==== Material provided ====
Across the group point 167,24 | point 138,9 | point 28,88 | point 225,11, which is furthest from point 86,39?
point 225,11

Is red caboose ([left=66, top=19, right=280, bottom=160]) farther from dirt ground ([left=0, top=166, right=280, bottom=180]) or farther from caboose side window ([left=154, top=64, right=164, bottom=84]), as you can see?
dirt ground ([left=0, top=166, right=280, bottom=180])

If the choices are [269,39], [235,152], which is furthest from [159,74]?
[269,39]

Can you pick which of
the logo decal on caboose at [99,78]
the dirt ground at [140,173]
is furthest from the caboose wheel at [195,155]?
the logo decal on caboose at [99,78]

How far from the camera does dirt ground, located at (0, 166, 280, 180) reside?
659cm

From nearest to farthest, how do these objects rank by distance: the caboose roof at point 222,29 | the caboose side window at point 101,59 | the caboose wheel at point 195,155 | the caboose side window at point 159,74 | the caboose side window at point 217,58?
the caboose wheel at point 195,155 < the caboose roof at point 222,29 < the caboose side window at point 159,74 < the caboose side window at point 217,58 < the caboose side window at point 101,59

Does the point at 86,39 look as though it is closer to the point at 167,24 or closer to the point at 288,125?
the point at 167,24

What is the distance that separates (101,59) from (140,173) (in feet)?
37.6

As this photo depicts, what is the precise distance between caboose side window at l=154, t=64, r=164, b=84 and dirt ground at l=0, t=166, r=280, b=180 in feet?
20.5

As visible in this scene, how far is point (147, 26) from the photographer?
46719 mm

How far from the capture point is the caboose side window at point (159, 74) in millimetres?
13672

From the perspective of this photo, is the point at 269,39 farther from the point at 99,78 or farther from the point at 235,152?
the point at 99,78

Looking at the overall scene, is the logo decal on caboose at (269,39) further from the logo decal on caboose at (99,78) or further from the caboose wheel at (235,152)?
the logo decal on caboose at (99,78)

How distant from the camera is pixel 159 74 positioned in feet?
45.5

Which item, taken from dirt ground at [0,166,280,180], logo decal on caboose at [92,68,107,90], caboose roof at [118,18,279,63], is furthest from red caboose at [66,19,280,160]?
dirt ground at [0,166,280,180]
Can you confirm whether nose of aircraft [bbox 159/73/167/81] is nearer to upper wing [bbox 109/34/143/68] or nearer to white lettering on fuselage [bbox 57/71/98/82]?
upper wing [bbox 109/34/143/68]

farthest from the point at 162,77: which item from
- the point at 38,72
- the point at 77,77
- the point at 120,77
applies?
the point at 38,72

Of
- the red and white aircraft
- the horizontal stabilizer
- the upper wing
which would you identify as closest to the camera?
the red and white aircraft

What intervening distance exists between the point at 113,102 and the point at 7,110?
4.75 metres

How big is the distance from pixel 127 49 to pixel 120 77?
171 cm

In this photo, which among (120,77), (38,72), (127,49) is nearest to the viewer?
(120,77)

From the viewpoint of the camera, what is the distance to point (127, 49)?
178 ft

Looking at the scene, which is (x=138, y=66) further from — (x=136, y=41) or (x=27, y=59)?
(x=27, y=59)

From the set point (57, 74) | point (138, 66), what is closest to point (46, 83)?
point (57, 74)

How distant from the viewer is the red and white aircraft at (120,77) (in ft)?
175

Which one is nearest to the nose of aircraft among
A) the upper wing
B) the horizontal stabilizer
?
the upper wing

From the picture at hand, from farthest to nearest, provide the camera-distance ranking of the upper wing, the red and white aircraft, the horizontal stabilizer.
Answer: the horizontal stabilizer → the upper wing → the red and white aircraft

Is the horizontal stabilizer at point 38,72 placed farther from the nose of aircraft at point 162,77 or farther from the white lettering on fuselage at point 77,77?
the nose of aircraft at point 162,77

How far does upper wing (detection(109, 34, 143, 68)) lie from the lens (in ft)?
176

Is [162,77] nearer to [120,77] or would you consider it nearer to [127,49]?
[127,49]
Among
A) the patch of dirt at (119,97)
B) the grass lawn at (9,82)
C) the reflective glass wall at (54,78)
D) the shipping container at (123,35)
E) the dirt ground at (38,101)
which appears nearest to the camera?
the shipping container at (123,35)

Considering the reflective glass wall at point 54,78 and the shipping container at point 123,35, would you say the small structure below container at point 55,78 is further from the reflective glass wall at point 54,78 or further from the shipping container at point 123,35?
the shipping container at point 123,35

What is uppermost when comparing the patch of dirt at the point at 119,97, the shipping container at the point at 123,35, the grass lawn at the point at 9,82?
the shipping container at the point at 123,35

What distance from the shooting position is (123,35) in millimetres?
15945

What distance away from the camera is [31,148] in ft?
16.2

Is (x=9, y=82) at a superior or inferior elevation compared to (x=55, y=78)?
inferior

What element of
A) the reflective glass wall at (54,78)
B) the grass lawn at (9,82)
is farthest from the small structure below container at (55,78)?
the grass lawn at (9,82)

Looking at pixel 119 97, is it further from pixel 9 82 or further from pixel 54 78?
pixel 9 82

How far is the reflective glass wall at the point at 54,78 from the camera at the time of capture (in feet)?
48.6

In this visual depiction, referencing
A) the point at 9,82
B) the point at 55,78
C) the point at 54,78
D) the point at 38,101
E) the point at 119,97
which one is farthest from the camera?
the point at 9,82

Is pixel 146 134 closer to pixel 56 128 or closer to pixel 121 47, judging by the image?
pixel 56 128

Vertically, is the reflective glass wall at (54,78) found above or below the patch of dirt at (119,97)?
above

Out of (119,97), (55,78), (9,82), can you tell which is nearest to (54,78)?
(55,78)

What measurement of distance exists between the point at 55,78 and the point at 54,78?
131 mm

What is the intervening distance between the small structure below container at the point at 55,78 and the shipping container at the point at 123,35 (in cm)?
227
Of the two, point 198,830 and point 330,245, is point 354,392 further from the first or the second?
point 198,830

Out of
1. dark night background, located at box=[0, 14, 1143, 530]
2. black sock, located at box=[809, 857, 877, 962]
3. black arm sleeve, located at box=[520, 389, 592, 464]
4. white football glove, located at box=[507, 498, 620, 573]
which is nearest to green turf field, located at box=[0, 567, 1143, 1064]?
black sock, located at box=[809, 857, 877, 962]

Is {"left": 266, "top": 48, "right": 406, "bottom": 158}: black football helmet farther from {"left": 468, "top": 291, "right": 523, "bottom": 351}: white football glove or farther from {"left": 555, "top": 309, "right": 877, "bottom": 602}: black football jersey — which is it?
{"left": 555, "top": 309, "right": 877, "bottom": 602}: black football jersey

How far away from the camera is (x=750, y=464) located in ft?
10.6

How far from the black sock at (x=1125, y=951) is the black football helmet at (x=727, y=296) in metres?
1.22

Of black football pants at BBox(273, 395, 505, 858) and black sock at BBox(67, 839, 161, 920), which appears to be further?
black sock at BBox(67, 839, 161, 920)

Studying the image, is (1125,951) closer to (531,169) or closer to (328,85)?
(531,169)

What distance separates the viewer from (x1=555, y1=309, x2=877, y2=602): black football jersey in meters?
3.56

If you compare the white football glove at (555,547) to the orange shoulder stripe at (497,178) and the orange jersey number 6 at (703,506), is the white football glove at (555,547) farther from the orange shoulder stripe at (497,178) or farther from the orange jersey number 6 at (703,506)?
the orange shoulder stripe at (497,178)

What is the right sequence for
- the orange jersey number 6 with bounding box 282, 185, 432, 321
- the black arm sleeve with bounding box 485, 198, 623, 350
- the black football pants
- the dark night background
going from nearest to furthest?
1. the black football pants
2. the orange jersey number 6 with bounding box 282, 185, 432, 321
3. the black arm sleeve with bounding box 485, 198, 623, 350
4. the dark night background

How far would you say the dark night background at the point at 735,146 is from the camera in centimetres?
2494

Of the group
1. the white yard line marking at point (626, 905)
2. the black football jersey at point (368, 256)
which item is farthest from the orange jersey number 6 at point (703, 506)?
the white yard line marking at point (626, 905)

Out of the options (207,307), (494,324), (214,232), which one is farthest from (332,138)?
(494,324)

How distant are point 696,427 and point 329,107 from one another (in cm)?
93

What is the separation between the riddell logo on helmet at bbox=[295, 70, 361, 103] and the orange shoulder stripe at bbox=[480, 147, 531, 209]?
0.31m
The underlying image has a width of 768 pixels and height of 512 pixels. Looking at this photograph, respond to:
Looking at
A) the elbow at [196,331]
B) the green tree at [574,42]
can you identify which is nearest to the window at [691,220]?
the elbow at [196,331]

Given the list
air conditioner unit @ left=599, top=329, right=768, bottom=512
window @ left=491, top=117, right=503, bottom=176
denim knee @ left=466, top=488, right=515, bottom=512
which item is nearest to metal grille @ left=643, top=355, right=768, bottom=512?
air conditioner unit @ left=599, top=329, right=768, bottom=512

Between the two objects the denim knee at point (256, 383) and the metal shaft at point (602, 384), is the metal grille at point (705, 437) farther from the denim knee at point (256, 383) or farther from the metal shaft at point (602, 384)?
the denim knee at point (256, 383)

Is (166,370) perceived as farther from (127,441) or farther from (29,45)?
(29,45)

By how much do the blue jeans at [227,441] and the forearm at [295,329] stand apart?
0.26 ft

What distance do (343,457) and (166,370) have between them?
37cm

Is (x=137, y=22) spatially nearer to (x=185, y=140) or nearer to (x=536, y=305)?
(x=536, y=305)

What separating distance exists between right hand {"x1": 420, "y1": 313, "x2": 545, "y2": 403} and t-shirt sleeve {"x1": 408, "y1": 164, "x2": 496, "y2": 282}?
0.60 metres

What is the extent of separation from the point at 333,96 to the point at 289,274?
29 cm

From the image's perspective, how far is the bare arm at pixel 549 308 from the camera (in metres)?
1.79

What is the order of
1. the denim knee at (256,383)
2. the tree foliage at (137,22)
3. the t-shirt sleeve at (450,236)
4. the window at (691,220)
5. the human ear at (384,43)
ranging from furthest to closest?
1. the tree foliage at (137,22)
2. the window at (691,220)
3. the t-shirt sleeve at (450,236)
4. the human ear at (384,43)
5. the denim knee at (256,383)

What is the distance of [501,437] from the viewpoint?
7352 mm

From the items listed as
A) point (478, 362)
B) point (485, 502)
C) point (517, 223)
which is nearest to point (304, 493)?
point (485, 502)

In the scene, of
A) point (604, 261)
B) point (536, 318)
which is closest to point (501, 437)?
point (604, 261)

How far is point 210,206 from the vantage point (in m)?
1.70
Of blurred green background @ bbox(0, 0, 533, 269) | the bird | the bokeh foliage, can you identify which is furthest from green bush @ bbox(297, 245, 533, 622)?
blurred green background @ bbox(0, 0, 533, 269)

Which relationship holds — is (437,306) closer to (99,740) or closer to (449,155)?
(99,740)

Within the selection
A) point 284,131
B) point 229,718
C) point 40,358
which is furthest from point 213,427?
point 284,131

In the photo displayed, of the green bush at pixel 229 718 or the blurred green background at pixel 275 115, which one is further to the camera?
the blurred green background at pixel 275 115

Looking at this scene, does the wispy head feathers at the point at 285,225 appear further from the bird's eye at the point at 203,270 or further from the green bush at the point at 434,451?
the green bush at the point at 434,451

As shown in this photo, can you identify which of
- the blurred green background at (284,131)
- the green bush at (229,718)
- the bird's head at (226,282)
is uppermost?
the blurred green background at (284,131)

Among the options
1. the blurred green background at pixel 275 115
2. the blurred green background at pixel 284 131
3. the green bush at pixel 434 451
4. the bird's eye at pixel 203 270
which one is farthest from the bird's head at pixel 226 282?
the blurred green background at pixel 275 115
====
Starting with the line that contains "As shown in" and continuing through the end of the entries, list every line as a numbered list, omitting the blank lines.

Expected answer
1. As shown in this photo, can you identify which of
2. - the blurred green background at (284,131)
3. - the green bush at (229,718)
4. - the bird's head at (226,282)
5. is uppermost?
6. the blurred green background at (284,131)
7. Among the options
8. 1. the blurred green background at pixel 275 115
9. 2. the blurred green background at pixel 284 131
10. 3. the green bush at pixel 434 451
11. 4. the bird's eye at pixel 203 270
12. which one is farthest from the bird's head at pixel 226 282?
13. the blurred green background at pixel 275 115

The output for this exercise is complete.